* TASK DIRECTIONS
The records below must be transcribed exactly. Do not include the pictures.

* MATERIAL PROVIDED
──────

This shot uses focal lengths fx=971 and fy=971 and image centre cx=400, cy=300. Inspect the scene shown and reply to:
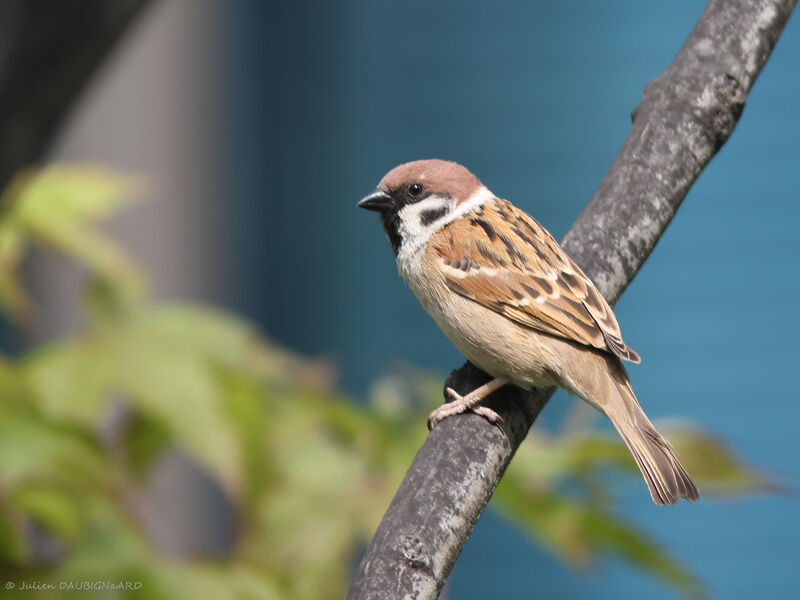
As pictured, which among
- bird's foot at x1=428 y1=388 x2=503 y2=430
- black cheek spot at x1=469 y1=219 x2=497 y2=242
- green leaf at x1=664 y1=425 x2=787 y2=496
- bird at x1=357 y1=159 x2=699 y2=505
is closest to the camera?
bird's foot at x1=428 y1=388 x2=503 y2=430

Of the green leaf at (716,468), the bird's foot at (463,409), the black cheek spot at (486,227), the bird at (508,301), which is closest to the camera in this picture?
the bird's foot at (463,409)

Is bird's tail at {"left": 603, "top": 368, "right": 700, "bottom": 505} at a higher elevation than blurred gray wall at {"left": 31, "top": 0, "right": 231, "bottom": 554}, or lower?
lower

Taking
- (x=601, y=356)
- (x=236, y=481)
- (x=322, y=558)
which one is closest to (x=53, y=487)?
(x=236, y=481)

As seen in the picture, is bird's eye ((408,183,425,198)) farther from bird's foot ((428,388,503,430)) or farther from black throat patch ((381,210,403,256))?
bird's foot ((428,388,503,430))

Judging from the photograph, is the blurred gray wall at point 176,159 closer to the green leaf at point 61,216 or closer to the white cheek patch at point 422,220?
the green leaf at point 61,216

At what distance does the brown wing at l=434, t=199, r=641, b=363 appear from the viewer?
1.96m

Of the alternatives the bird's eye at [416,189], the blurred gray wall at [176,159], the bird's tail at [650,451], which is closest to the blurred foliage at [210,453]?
the bird's tail at [650,451]

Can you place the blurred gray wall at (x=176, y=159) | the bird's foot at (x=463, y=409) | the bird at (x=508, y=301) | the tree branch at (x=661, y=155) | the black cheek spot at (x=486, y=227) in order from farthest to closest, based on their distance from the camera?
the blurred gray wall at (x=176, y=159) → the black cheek spot at (x=486, y=227) → the bird at (x=508, y=301) → the tree branch at (x=661, y=155) → the bird's foot at (x=463, y=409)

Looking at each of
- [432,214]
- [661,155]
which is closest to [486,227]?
[432,214]

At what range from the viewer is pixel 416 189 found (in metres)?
2.27

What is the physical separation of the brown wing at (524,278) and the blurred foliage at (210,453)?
0.85ft

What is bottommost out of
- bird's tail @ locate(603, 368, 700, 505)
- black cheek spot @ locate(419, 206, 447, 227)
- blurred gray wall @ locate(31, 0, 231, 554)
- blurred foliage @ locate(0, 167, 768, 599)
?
blurred foliage @ locate(0, 167, 768, 599)

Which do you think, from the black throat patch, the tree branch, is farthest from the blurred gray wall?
the tree branch

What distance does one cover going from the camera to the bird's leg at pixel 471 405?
163cm
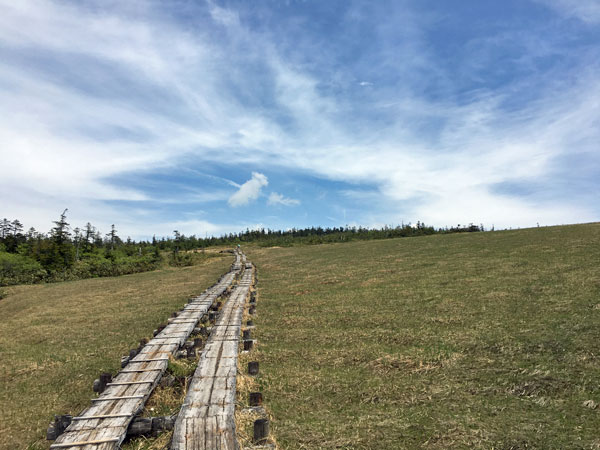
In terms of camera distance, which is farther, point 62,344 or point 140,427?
point 62,344

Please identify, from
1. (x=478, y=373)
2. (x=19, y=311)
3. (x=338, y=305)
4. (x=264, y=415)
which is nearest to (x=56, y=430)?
(x=264, y=415)

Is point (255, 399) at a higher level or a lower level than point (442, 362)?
higher

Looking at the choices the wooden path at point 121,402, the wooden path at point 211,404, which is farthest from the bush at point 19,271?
the wooden path at point 211,404

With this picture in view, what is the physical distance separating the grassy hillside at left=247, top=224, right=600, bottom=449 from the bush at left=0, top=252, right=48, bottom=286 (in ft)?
178

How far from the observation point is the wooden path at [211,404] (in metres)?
6.12

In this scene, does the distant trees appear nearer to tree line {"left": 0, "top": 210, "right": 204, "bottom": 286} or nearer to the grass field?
tree line {"left": 0, "top": 210, "right": 204, "bottom": 286}

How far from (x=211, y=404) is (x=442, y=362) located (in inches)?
274

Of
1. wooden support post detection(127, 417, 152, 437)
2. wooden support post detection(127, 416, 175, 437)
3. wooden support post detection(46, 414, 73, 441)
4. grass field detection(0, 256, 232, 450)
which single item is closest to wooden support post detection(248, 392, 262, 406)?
wooden support post detection(127, 416, 175, 437)

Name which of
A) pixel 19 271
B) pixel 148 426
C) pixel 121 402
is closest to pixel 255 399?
pixel 148 426

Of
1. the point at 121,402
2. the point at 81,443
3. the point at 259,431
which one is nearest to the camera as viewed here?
the point at 81,443

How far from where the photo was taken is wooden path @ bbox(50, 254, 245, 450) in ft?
20.4

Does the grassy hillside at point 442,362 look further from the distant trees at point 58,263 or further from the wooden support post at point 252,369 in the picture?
the distant trees at point 58,263

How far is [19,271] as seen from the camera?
59.5m

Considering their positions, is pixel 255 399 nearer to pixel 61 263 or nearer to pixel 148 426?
pixel 148 426
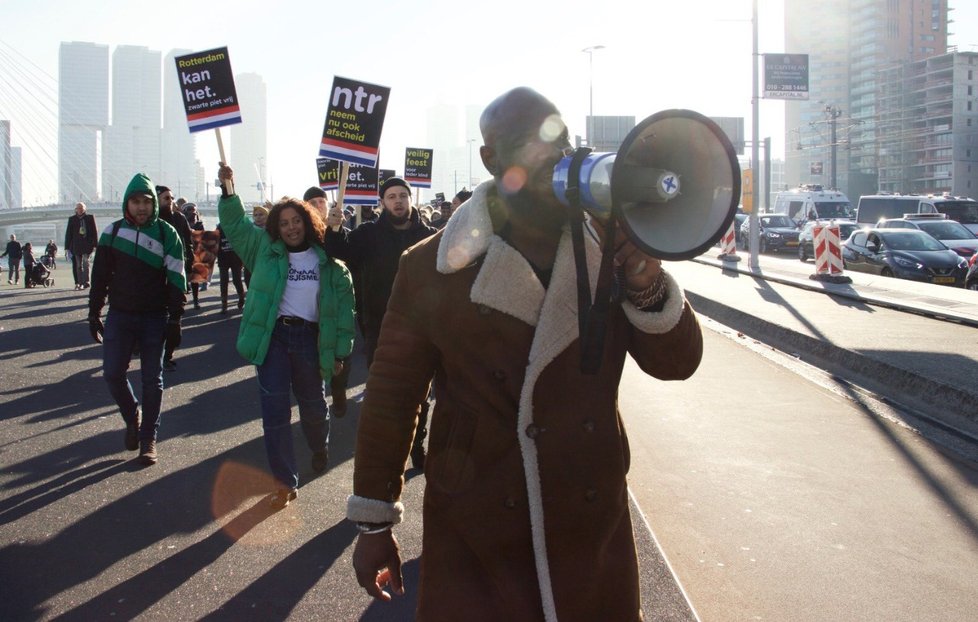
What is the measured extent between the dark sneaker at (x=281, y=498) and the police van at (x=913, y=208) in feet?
101

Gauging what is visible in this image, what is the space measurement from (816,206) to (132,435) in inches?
1475

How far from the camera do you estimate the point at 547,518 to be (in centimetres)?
201

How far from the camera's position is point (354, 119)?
8359 millimetres

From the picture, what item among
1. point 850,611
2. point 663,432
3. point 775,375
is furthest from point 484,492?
point 775,375

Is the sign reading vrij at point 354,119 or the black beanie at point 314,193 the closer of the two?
the black beanie at point 314,193

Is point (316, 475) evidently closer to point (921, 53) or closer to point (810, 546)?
point (810, 546)

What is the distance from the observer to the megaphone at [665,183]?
1.65 meters

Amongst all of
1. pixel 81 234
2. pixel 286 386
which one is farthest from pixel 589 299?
pixel 81 234

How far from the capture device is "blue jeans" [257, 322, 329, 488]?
17.4 feet

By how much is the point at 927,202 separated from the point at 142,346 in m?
31.5

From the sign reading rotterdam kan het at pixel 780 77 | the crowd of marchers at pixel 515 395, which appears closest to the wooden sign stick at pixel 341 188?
the crowd of marchers at pixel 515 395

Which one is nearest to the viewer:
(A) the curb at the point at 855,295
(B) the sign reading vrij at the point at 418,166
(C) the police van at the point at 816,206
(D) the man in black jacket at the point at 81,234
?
(A) the curb at the point at 855,295

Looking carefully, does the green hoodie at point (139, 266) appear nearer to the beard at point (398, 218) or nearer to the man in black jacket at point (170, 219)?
the man in black jacket at point (170, 219)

──────

* THE ANSWER
This shot uses focal lengths fx=971 and fy=971 and image centre cx=400, cy=300. Inspect the scene shown and reply to:
As pictured, which among
- bird's foot at x1=428 y1=388 x2=503 y2=430
- black cheek spot at x1=469 y1=219 x2=497 y2=242
- green leaf at x1=664 y1=425 x2=787 y2=496
- bird at x1=357 y1=159 x2=699 y2=505
is closest to the camera?
bird's foot at x1=428 y1=388 x2=503 y2=430

Of the green leaf at (716,468), the bird's foot at (463,409), the black cheek spot at (486,227), the bird at (508,301), which is closest to the camera in this picture?
the bird's foot at (463,409)

Is bird's tail at {"left": 603, "top": 368, "right": 700, "bottom": 505} at a higher elevation than blurred gray wall at {"left": 31, "top": 0, "right": 231, "bottom": 554}, or lower?
lower

Taking
- (x=601, y=356)
- (x=236, y=481)
- (x=322, y=558)
which one is closest to (x=53, y=487)?
(x=236, y=481)

As seen in the picture, is bird's eye ((408,183,425,198)) farther from bird's foot ((428,388,503,430)) or farther from black throat patch ((381,210,403,256))?
bird's foot ((428,388,503,430))

Judging from the photograph, is the blurred gray wall at point 176,159 closer to the green leaf at point 61,216 or closer to the white cheek patch at point 422,220?
the green leaf at point 61,216

At what distance does the brown wing at l=434, t=199, r=641, b=363 appear from the viewer?
1.96m

Of the alternatives the bird's eye at [416,189], the blurred gray wall at [176,159], the bird's tail at [650,451], which is closest to the blurred foliage at [210,453]?
the bird's tail at [650,451]

Can you place the blurred gray wall at (x=176, y=159) | the bird's foot at (x=463, y=409) | the bird at (x=508, y=301) | the tree branch at (x=661, y=155) | the black cheek spot at (x=486, y=227) in order from farthest to closest, based on their distance from the camera?
the blurred gray wall at (x=176, y=159) → the black cheek spot at (x=486, y=227) → the bird at (x=508, y=301) → the tree branch at (x=661, y=155) → the bird's foot at (x=463, y=409)

Looking at each of
- [432,214]
- [661,155]
which is closest to [486,227]?
[432,214]

At what range from the viewer is pixel 416 189 found (in metres)?
2.27

What is the physical separation of the brown wing at (524,278) and the blurred foliage at (210,453)?
0.85ft

What is bottommost out of
- bird's tail @ locate(603, 368, 700, 505)
- black cheek spot @ locate(419, 206, 447, 227)
- blurred gray wall @ locate(31, 0, 231, 554)
- blurred foliage @ locate(0, 167, 768, 599)
?
blurred foliage @ locate(0, 167, 768, 599)

Which do you think, from the black throat patch, the tree branch, is farthest from the blurred gray wall?
the tree branch

What distance does one cover going from the camera to the bird's leg at pixel 471 405?
163cm
In terms of camera distance, which is farther, point 62,344 or point 140,427?
point 62,344

Please identify, from
1. (x=478, y=373)
2. (x=19, y=311)
3. (x=338, y=305)
4. (x=264, y=415)
which is nearest to (x=56, y=430)?
(x=264, y=415)

Is point (255, 399) at a higher level or a lower level than point (442, 362)?
higher

Looking at the choices the wooden path at point 121,402, the wooden path at point 211,404, which is farthest from the bush at point 19,271?
the wooden path at point 211,404

With this picture in view, what is the physical distance separating the grassy hillside at left=247, top=224, right=600, bottom=449 from the bush at left=0, top=252, right=48, bottom=286 (in ft)?
178

How far from the observation point is the wooden path at [211,404] (in metres)?
6.12

In this scene, does the distant trees appear nearer to tree line {"left": 0, "top": 210, "right": 204, "bottom": 286} or nearer to the grass field?
tree line {"left": 0, "top": 210, "right": 204, "bottom": 286}

How far from (x=211, y=404) is (x=442, y=362) located (in inches)?
274

Of
1. wooden support post detection(127, 417, 152, 437)
2. wooden support post detection(127, 416, 175, 437)
3. wooden support post detection(46, 414, 73, 441)
4. grass field detection(0, 256, 232, 450)
which single item is closest to wooden support post detection(248, 392, 262, 406)?
wooden support post detection(127, 416, 175, 437)

Name which of
A) pixel 19 271
B) pixel 148 426
C) pixel 121 402
is closest to pixel 255 399?
pixel 148 426

Of
1. the point at 121,402
2. the point at 81,443
3. the point at 259,431
which one is nearest to the camera as viewed here?
the point at 81,443

How far from where the photo was taken is wooden path @ bbox(50, 254, 245, 450) in ft?
20.4

Does the grassy hillside at point 442,362 look further from the distant trees at point 58,263 or further from the wooden support post at point 252,369 in the picture?
the distant trees at point 58,263

How far is [19,271] as seen from the camera?
59.5m

Considering their positions, is pixel 255 399 nearer to pixel 61 263 or nearer to pixel 148 426?
pixel 148 426
What is the measured extent between the dark sneaker at (x=281, y=498) and the police van at (x=913, y=208) in feet?
101

Gauging what is visible in this image, what is the space measurement from (816,206) to (132,435) in inches?
1475

How far from the camera do you estimate the point at 547,518 to be (in centimetres)?
201

How far from the camera's position is point (354, 119)?
8359 millimetres

From the picture, what item among
1. point 850,611
2. point 663,432
3. point 775,375
is furthest from point 484,492?
point 775,375

Is the sign reading vrij at point 354,119 or the black beanie at point 314,193 the closer of the two?
the black beanie at point 314,193

Is point (316, 475) evidently closer to point (921, 53) or closer to point (810, 546)?
point (810, 546)

What is the distance from the observer to the megaphone at [665,183]?
1.65 meters

Amongst all of
1. pixel 81 234
2. pixel 286 386
which one is farthest from pixel 589 299?
pixel 81 234

How far from the capture device is "blue jeans" [257, 322, 329, 488]?
17.4 feet

By how much is the point at 927,202 separated from the point at 142,346 in m?
31.5

From the sign reading rotterdam kan het at pixel 780 77 | the crowd of marchers at pixel 515 395, which appears closest to the wooden sign stick at pixel 341 188?
the crowd of marchers at pixel 515 395

Which one is nearest to the viewer:
(A) the curb at the point at 855,295
(B) the sign reading vrij at the point at 418,166
(C) the police van at the point at 816,206
(D) the man in black jacket at the point at 81,234
?
(A) the curb at the point at 855,295

Looking carefully, does the green hoodie at point (139, 266) appear nearer to the beard at point (398, 218) or nearer to the man in black jacket at point (170, 219)?
the man in black jacket at point (170, 219)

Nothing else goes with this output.